# Task directions
Copy verbatim every line from the one containing "What is the distance" through the final line of the rows below, leaving out the pictures.

-- begin Data in this exercise --

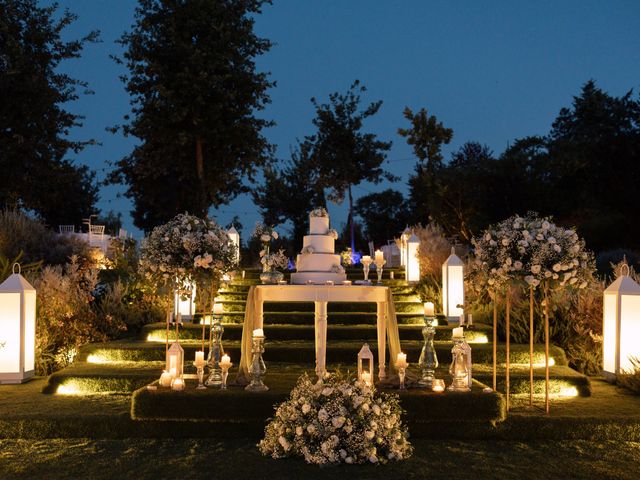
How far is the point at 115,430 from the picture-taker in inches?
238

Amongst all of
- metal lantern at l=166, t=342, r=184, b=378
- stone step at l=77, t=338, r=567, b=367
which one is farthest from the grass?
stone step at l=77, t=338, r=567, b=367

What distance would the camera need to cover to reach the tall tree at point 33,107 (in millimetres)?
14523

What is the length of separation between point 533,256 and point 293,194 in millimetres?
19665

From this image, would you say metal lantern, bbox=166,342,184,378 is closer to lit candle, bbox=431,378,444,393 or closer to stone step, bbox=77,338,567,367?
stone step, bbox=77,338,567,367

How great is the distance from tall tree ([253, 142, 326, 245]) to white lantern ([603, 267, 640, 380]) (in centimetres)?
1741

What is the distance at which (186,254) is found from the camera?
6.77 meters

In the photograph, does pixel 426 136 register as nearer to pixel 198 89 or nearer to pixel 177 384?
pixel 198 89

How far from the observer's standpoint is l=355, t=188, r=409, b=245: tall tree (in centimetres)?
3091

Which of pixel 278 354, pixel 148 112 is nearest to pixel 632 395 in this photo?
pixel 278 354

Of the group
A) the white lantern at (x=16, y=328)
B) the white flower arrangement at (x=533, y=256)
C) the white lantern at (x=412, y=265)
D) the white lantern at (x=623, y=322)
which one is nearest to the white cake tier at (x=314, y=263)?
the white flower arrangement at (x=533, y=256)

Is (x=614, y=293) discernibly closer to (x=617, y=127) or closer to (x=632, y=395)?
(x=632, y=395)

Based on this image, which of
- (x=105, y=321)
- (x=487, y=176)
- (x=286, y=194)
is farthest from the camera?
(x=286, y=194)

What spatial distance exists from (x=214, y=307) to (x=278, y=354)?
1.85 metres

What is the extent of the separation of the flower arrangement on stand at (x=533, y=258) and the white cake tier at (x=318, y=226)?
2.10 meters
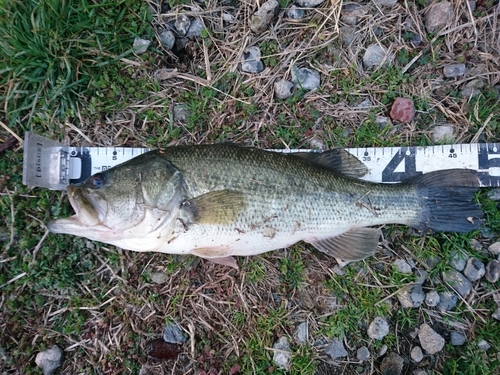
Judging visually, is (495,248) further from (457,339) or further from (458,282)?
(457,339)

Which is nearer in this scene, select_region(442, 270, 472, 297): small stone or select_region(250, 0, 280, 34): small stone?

-- end Data in this exercise --

# Exercise output
What is the distance at which (186,254) is found from the camera?
6.77 meters

In the photograph, does pixel 426 136 register as nearer to pixel 198 89 or nearer to pixel 177 384?
pixel 198 89

How far from the observer's standpoint is l=355, t=188, r=409, b=245: tall tree (in centimetres)?
3091

Which of pixel 278 354, pixel 148 112 is nearest to pixel 632 395 in this photo?
pixel 278 354

Of the group
A) the white lantern at (x=16, y=328)
B) the white flower arrangement at (x=533, y=256)
C) the white lantern at (x=412, y=265)
D) the white lantern at (x=623, y=322)
which one is nearest to the white cake tier at (x=314, y=263)?
the white flower arrangement at (x=533, y=256)

Is (x=614, y=293) discernibly closer to (x=617, y=127) or closer to (x=632, y=395)?
(x=632, y=395)

Based on this image, which of
- (x=105, y=321)
- (x=487, y=176)
- (x=286, y=194)
is farthest from the camera?
(x=286, y=194)

What spatial distance exists from (x=214, y=307) to (x=278, y=354)?
1.85 metres

What is the extent of the separation of the flower arrangement on stand at (x=533, y=258) and the white cake tier at (x=318, y=226)?
2.10 meters
Judging visually, is (495,248) further from (457,339) or further from (458,282)?
(457,339)

Which is nearer in this scene, select_region(442, 270, 472, 297): small stone or select_region(250, 0, 280, 34): small stone?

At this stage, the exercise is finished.